> [Information given]:
— begin —
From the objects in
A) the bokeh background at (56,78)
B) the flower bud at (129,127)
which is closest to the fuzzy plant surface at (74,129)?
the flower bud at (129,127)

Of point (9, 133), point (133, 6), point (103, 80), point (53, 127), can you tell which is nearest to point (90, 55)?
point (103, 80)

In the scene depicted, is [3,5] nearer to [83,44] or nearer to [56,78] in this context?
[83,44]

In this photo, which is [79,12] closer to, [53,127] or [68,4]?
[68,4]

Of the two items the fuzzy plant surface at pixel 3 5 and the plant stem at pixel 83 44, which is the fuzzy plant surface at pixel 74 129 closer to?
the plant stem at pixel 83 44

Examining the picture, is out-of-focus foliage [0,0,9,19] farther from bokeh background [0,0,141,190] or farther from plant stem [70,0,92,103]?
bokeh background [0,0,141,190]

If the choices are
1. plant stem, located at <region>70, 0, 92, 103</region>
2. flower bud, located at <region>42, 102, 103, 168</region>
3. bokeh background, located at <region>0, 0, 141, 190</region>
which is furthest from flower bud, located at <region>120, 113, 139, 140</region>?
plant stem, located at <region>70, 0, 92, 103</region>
— end —
— begin —
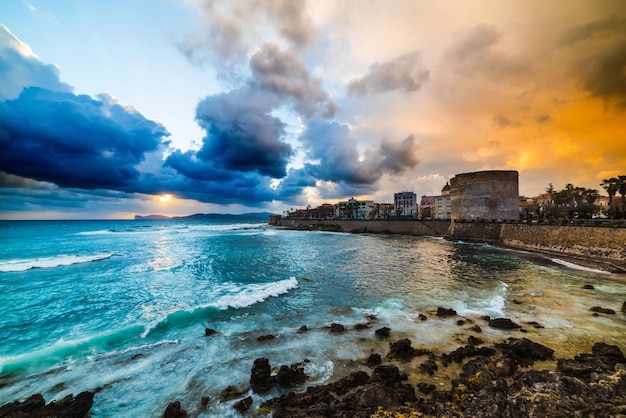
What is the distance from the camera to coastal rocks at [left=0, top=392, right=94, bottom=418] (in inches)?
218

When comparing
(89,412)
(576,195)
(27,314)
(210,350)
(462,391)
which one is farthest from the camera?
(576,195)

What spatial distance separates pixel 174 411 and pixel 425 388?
— end —
— begin —
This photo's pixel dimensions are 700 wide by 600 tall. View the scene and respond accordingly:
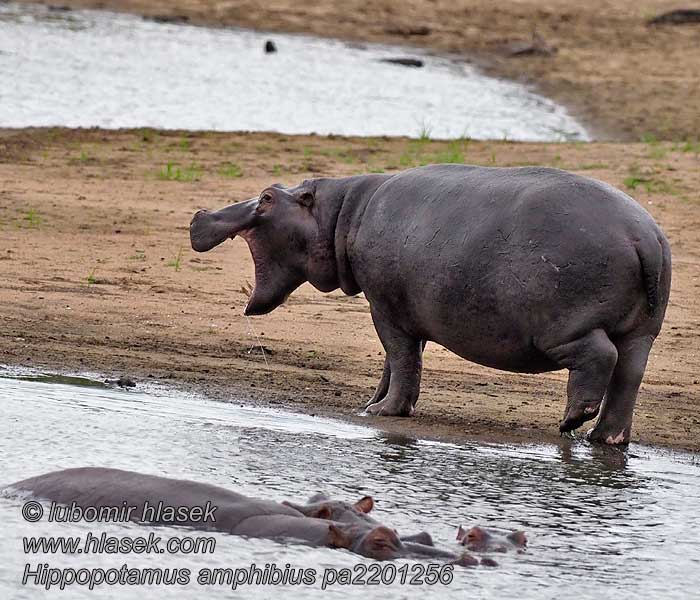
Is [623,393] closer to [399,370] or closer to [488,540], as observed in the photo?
— end —
Move the lines starting with the line that contains "When comparing" and going on through the line that contains "What spatial distance" down here in full, adding 5 to every coordinate given in the answers.

> [Completed exercise]:
When comparing
(89,412)
(576,195)
(27,314)
(210,350)
(462,391)
which one is farthest from the camera?
(581,200)

What spatial distance separates pixel 174 411 and pixel 425 388?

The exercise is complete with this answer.